As Foy talked us through the museum using his walking stick to point to the crucial front lines – first the garden, then the veranda, the doors, the windows - the sight of thousands of young Zulu warriors burst into the imagination. Having run a half marathon overnight from the next valley over (there were few horses here in those days due to the devastating African Horse Disease) the men launched themselves on the small garrison determined to wet their spears with blood and prove themselves in battle. The British redcoats guarding the field hospital sought to stand their ground, summoning their own bravery and strength in a last stand that remains one of the most lauded of the era.

Now this valley is serene, un-manicured but pretty, not wild nor dramatic. We sat and soaked in the scene under a tree with a simple picnic followed by cups of tea. The occasional villager strolled by on their way home, a child played in the street while a woman swept her stoep.

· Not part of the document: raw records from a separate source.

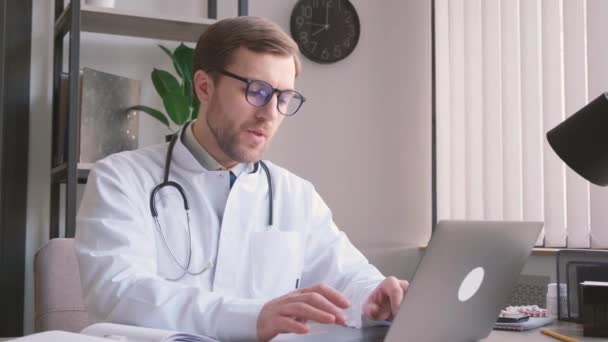 Tânăr Doctor Obosit Aspect European Stă Birou Lucrează Calculator Medicul — Videoclip de stoc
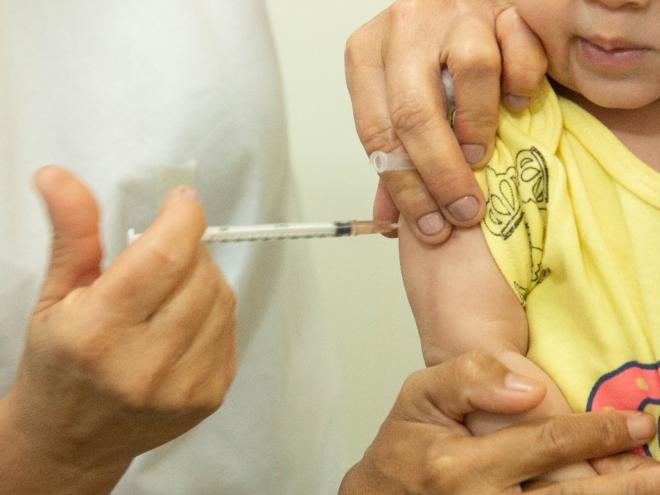 Campanha é voltada para crianças e adolescentes menores de 15 anos 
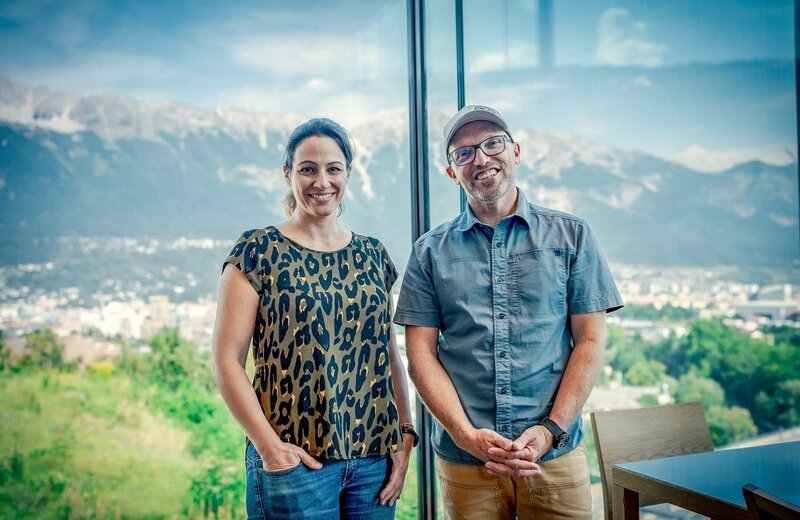 In Innsbruck trifft Lisa Gadenstätter auf Walter Würtl. Er ist seit mehr als 20 Jahren als Alpinwissenschaftler, Bergführer und Gutachter tätig und kennt alle Aspekte der alpinen Sicherheit – in Theorie und Praxis. Von ihm will Lisa wissen, warum es immer mehr Einsätze am Berg gibt. Sind die Menschen zu leichtsinnig geworden? – Bild: ORF/​Neuland Film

Isn't this what everybody wants to do? To sit beneath a tree in good company with a cup of tea and a sandwich while the world quietly turns? Is this calm humdrum of everyday village life, of homemakers, elders and children going about their day, what the men dreamed of as they lay dying in the grass? 

Such a gentle valley filled with the dead of so many. And yet it felt so peaceful there, that without Foy's brilliant narrative one could think it all had never happened. This is how battlefields are sometimes. They are there only but for the spoken memory of it.


Isandlwana on a busy day

Looking out over the hills in the direction of Rorke's Drift

One of many cairns littering the battlefield of Isandlwana


Isandlwana


Our final battlefield lay some 30kms away across the river and in Zululand proper, the kingdom of the Zulus which apartheid South Africa designated as a 'Bantustan'. There's no time to explain here how and what Bantustans were (I still don't really understand myself to be honest...) but these parts of South Africa are markedly different to other parts of the country. Life is slow, the landscapes broad, the roads are terrible and rural poverty is ubiquitous. It felt very different. Different problems, a different way of life and a very different landscape.

As the Isandlwana peak loomed into sight we stopped to take a picture. Some ladies walking down the road stopped for a photo of the British tourists making their pilgrimage to the battleground. It was a big day in the area as it was the anniversary of the battle and the King was in town. He'd helicoptered in and a big marquee was set up for speeches. He had arrived several hours late, but the local men and women were already out in force. Meeting and socialising, dressed in their finest. Men in furs, women in beads. They were predominately young, beautiful, dazzling in style.

Isandlwana is the most physically impressive and dramatic battlefield of them all. To one side the giant mastiff looms over a vast, desolate plain, while behind the valleys and hills of the west rise and roll. A fearsome place to die in battle, and here the British did in their hundreds. Outsmarted and outnumbered by a massive Zulu army armed only with shields, knives, spears and unwavering spirit, the 1,300 or so British were surrounded. In a matter of hours the Zulus had attacked from all sides using the famous 'Horns of the Bull' strategy, crushing the invading army, leaving not a man standing. The British did not know what was coming.

The many white cairns marking the places where the dead were left are all that remain of this battle. It is not in Zulu tradition to leave behind markers of wars victorious or not, the stones remain for those young men who died far from their homeland. For those Zulus who visit today, this land and its legends passed down through generations, tell their own story.